** Materials provided **

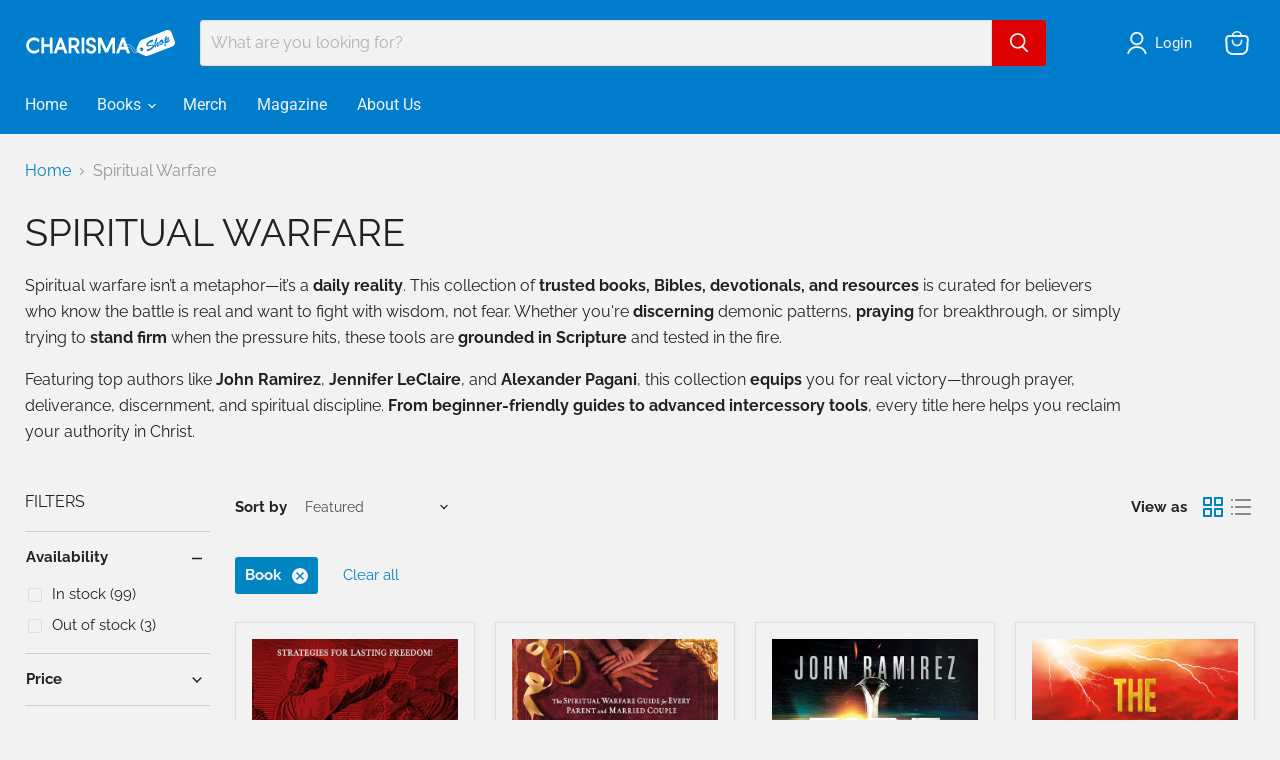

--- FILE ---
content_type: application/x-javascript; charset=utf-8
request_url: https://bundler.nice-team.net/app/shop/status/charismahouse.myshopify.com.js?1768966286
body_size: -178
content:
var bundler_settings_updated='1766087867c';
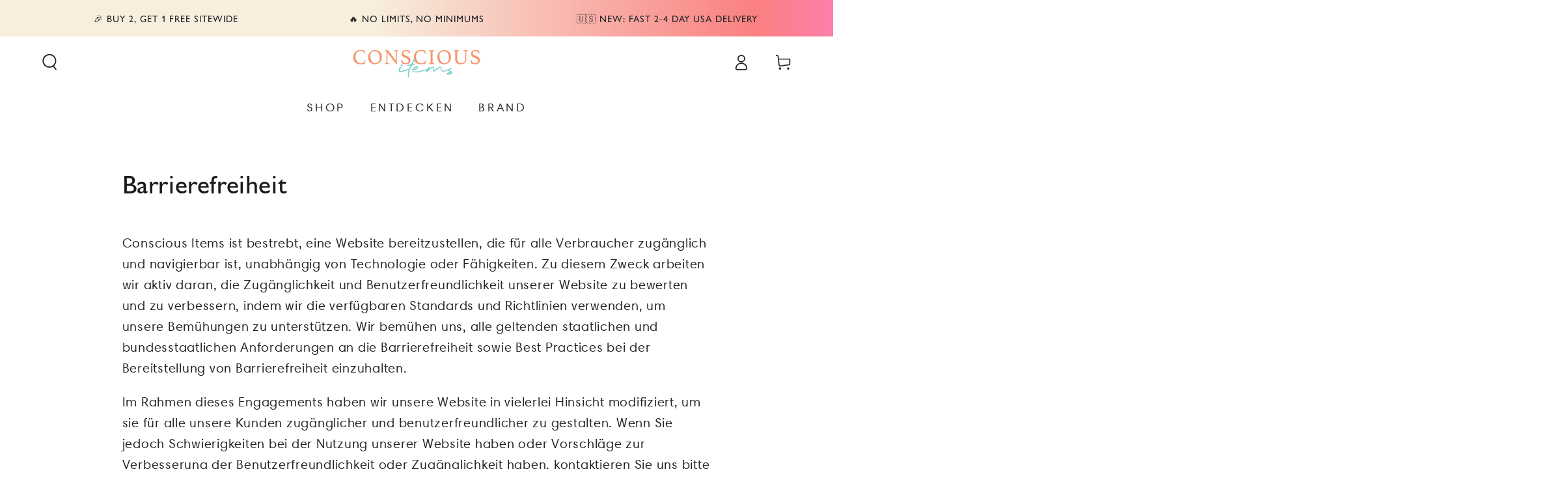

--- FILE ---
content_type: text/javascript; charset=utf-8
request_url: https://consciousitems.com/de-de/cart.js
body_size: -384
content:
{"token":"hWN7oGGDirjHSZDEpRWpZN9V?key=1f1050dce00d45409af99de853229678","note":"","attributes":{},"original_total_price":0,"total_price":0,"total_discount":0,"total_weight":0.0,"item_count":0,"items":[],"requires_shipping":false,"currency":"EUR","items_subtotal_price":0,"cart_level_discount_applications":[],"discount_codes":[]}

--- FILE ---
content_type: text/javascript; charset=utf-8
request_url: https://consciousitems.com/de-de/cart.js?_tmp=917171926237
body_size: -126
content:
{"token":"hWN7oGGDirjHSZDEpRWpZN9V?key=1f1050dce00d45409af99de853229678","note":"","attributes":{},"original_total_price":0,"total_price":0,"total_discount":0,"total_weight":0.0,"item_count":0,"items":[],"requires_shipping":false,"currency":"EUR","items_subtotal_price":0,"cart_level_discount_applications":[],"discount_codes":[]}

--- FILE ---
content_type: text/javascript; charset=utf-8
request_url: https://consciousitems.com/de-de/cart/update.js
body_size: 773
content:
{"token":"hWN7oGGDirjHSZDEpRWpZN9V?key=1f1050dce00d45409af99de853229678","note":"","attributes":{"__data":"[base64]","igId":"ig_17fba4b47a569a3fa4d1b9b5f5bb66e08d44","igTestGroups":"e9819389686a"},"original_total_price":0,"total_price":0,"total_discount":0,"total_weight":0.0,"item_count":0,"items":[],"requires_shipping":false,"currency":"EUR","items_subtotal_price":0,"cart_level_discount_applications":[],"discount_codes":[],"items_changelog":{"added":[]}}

** Try it **
Your job is to restate, word for word, only the lines from the one holding "var bundler_settings_updated='1766087867c';" through the end of the material; pictures stay out.

** Solution to this task **
var bundler_settings_updated='1766087867c';

--- FILE ---
content_type: text/javascript; charset=utf-8
request_url: https://consciousitems.com/de-de/cart.js
body_size: -384
content:
{"token":"hWN7oGGDirjHSZDEpRWpZN9V?key=1f1050dce00d45409af99de853229678","note":"","attributes":{},"original_total_price":0,"total_price":0,"total_discount":0,"total_weight":0.0,"item_count":0,"items":[],"requires_shipping":false,"currency":"EUR","items_subtotal_price":0,"cart_level_discount_applications":[],"discount_codes":[]}

--- FILE ---
content_type: text/javascript; charset=utf-8
request_url: https://consciousitems.com/de-de/cart.js?_tmp=917171926237
body_size: -126
content:
{"token":"hWN7oGGDirjHSZDEpRWpZN9V?key=1f1050dce00d45409af99de853229678","note":"","attributes":{},"original_total_price":0,"total_price":0,"total_discount":0,"total_weight":0.0,"item_count":0,"items":[],"requires_shipping":false,"currency":"EUR","items_subtotal_price":0,"cart_level_discount_applications":[],"discount_codes":[]}

--- FILE ---
content_type: text/javascript; charset=utf-8
request_url: https://consciousitems.com/de-de/cart/update.js
body_size: 773
content:
{"token":"hWN7oGGDirjHSZDEpRWpZN9V?key=1f1050dce00d45409af99de853229678","note":"","attributes":{"__data":"[base64]","igId":"ig_17fba4b47a569a3fa4d1b9b5f5bb66e08d44","igTestGroups":"e9819389686a"},"original_total_price":0,"total_price":0,"total_discount":0,"total_weight":0.0,"item_count":0,"items":[],"requires_shipping":false,"currency":"EUR","items_subtotal_price":0,"cart_level_discount_applications":[],"discount_codes":[],"items_changelog":{"added":[]}}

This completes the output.